--- Available records Enclosed Below ---

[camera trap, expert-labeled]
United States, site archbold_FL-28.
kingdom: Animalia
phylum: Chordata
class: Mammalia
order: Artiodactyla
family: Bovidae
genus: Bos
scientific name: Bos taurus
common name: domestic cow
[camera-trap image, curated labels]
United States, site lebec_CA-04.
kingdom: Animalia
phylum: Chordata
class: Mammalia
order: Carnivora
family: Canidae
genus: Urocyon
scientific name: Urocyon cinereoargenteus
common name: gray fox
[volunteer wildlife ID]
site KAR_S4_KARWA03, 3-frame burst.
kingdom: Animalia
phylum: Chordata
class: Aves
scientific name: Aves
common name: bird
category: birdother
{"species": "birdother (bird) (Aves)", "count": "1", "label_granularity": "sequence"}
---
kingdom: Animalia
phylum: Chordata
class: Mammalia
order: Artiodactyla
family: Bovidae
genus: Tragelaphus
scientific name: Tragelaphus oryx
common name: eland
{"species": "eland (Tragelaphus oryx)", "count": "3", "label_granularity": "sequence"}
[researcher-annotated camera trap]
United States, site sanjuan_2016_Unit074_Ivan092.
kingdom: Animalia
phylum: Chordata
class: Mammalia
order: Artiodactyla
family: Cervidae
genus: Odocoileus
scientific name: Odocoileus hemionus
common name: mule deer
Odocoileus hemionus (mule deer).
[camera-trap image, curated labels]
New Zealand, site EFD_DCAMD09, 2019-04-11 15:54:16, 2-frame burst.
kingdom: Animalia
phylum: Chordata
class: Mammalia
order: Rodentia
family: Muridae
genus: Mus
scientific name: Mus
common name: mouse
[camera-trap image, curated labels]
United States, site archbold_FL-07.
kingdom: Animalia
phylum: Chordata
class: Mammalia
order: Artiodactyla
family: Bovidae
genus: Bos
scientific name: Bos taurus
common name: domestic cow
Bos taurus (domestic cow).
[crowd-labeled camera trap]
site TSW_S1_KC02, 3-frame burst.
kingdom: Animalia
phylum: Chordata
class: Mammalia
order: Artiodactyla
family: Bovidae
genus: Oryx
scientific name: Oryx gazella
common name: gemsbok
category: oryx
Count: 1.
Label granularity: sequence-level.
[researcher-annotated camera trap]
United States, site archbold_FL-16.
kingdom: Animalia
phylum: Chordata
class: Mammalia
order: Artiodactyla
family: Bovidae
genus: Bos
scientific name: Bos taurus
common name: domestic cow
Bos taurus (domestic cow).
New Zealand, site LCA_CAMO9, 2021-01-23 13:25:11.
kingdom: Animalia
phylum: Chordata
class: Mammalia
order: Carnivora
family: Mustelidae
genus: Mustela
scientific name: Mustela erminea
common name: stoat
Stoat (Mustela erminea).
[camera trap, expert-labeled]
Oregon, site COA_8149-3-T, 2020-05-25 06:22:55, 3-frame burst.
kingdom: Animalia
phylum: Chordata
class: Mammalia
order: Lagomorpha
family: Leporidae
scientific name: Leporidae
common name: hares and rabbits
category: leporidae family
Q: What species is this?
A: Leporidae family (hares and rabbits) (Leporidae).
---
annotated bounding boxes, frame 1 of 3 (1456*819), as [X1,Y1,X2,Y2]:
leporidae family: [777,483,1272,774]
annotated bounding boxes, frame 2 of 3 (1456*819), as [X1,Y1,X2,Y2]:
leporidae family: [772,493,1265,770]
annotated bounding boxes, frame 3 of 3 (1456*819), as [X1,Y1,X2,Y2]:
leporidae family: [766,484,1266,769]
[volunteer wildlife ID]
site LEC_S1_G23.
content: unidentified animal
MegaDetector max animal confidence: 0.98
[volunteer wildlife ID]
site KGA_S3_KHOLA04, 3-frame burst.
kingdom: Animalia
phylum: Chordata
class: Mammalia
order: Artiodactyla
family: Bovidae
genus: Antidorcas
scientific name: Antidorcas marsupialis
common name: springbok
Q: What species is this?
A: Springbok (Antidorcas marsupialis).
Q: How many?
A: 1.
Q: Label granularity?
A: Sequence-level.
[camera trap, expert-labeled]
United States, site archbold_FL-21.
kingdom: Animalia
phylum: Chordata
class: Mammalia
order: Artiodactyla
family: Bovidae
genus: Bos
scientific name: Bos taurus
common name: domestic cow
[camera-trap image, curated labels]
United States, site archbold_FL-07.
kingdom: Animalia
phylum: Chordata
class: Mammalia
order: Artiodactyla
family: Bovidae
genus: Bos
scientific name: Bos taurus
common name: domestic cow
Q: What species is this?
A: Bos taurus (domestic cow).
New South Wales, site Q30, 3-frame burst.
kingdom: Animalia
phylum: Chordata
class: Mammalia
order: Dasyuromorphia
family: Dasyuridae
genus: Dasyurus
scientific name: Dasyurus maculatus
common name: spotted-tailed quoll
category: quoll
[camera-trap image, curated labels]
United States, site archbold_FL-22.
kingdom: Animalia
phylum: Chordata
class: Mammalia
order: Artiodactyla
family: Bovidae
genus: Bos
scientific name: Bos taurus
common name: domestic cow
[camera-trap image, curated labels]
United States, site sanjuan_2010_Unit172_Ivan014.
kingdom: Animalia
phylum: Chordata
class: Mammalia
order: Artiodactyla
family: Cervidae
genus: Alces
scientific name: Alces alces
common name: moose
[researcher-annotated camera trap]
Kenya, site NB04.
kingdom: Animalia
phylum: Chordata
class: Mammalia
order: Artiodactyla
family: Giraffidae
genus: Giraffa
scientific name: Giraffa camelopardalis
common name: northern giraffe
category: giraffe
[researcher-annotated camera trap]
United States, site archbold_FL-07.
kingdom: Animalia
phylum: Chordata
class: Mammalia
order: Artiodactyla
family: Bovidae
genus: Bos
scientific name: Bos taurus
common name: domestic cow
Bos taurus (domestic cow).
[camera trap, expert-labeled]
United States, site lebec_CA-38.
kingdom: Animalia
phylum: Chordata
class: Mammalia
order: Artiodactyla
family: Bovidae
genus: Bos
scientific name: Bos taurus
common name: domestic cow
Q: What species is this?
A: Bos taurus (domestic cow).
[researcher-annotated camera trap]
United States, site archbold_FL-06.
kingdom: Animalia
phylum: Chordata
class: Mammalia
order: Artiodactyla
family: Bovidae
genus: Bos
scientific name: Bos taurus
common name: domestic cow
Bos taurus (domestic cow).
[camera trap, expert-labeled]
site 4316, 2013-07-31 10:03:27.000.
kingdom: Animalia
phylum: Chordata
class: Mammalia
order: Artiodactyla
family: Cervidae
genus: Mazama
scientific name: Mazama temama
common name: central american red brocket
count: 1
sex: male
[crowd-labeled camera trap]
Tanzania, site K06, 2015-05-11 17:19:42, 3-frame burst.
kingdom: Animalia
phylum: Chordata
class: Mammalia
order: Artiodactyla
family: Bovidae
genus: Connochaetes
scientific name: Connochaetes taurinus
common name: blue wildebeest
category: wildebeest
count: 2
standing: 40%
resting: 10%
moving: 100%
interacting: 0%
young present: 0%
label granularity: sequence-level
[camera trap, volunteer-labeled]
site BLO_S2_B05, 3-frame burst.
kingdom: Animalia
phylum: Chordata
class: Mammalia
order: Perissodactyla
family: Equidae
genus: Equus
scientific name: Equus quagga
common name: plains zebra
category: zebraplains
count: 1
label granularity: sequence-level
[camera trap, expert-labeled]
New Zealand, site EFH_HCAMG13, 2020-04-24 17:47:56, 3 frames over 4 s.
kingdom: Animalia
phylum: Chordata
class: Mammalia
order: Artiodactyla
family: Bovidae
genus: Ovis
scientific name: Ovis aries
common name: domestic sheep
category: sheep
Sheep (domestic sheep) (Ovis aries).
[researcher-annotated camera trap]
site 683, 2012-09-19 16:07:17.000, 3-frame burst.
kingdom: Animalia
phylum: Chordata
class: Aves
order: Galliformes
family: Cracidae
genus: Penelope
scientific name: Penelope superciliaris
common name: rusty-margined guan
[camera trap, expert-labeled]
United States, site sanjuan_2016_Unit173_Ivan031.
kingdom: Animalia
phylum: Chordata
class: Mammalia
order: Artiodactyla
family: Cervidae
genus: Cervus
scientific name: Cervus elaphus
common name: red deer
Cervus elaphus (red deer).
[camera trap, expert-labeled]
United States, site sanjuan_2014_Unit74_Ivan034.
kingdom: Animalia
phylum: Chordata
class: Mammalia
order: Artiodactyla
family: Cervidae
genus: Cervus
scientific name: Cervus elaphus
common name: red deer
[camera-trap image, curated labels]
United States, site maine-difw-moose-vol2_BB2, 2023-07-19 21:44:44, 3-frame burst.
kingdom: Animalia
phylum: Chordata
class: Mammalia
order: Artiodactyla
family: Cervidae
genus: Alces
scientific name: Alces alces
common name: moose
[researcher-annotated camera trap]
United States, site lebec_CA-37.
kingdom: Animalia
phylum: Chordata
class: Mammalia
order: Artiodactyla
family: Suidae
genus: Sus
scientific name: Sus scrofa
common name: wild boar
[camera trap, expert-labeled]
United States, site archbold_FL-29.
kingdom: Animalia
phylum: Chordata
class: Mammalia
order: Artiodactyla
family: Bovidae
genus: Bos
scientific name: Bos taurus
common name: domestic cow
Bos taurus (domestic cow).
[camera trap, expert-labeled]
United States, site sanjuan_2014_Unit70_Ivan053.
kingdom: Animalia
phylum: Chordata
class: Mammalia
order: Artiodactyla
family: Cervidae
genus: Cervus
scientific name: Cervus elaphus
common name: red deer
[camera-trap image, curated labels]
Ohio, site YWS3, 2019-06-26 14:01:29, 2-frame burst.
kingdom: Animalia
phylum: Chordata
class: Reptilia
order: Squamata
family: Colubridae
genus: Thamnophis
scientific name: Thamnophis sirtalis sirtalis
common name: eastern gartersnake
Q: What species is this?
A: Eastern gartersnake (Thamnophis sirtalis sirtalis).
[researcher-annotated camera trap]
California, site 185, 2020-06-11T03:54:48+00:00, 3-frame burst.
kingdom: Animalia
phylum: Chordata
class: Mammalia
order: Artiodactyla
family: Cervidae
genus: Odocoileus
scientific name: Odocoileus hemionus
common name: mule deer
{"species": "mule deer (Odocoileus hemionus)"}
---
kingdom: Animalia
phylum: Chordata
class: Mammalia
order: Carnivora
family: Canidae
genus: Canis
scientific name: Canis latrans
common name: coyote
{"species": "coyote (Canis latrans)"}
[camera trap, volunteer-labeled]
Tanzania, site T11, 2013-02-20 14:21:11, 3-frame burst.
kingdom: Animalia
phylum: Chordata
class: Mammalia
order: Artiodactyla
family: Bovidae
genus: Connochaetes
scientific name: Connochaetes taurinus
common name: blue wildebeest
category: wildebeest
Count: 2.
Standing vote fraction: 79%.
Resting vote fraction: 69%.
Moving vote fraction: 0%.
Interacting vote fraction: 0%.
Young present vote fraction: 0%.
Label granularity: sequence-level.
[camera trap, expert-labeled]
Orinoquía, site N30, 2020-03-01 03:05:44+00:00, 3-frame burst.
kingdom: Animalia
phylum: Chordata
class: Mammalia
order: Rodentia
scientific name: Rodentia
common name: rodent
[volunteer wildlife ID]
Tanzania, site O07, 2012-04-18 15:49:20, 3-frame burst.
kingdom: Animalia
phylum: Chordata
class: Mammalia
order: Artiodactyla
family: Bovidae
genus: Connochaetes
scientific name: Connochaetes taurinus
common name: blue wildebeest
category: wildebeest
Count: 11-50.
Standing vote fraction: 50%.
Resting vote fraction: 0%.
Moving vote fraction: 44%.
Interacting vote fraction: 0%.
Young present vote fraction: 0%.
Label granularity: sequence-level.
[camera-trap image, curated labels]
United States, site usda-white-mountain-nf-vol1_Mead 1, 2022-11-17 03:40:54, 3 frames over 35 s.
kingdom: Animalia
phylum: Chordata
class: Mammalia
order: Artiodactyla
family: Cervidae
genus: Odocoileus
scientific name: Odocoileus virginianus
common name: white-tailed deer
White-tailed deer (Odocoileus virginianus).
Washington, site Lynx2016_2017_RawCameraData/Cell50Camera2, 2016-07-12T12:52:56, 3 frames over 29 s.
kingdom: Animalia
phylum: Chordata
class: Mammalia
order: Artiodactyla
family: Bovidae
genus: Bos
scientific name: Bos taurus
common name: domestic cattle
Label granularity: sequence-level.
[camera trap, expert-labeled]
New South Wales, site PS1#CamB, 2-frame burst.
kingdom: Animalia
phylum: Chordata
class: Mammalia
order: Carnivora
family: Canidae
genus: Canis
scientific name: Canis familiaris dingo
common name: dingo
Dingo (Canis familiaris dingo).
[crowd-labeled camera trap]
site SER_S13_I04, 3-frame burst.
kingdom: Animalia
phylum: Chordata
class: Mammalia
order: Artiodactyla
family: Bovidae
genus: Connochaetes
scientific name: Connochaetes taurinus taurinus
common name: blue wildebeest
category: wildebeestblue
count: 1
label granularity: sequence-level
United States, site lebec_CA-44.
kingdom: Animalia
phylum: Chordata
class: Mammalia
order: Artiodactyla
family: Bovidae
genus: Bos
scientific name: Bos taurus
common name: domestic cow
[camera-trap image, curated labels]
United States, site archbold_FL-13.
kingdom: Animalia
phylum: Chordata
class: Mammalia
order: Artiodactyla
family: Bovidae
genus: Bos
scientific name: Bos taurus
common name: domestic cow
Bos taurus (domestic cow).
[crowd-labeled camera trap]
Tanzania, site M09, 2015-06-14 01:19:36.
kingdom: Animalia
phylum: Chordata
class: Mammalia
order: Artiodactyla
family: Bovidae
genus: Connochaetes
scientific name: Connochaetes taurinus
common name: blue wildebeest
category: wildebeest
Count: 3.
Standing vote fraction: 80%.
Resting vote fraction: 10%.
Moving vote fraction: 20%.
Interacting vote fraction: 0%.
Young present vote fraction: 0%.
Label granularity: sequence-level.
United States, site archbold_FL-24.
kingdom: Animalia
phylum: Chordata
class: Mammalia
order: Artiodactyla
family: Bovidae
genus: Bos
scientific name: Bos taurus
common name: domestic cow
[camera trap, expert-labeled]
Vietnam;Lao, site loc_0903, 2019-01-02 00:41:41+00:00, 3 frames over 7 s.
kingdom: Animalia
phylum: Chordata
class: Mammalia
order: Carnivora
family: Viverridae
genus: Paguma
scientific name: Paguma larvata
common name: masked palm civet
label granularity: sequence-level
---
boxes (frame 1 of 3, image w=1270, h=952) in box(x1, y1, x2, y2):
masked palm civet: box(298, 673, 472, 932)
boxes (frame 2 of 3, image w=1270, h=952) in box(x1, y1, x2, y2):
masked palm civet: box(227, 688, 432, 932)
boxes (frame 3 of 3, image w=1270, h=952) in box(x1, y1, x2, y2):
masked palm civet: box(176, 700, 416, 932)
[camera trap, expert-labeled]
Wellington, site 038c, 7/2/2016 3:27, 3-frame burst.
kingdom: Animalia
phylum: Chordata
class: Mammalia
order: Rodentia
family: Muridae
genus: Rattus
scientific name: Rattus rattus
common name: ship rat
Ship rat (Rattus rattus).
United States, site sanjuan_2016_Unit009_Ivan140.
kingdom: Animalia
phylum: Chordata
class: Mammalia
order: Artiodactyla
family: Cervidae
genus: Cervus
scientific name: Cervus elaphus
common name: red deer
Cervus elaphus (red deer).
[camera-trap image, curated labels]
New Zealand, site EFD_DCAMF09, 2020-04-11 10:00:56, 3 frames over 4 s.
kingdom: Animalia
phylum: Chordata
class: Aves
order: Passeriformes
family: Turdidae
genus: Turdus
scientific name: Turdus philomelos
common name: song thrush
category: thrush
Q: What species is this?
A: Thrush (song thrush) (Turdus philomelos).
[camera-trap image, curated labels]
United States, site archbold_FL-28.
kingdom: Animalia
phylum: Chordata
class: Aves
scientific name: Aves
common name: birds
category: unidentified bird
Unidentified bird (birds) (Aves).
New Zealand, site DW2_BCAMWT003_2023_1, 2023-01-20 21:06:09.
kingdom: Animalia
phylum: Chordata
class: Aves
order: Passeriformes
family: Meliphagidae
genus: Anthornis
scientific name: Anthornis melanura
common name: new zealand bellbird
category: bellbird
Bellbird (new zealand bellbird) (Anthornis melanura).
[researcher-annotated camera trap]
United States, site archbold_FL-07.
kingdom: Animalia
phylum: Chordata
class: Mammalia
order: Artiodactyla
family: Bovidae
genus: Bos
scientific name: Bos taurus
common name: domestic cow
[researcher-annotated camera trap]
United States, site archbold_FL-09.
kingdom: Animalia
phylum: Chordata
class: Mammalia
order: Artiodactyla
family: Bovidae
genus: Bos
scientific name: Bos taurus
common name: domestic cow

--- End of Enclosed Available records ---

*Exercise prompt*
The string "eland" marks the lines to copy; report each of them from the data above.

*Solution for this problem*
common name: eland
{"species": "eland (Tragelaphus oryx)", "count": "3", "label_granularity": "sequence"}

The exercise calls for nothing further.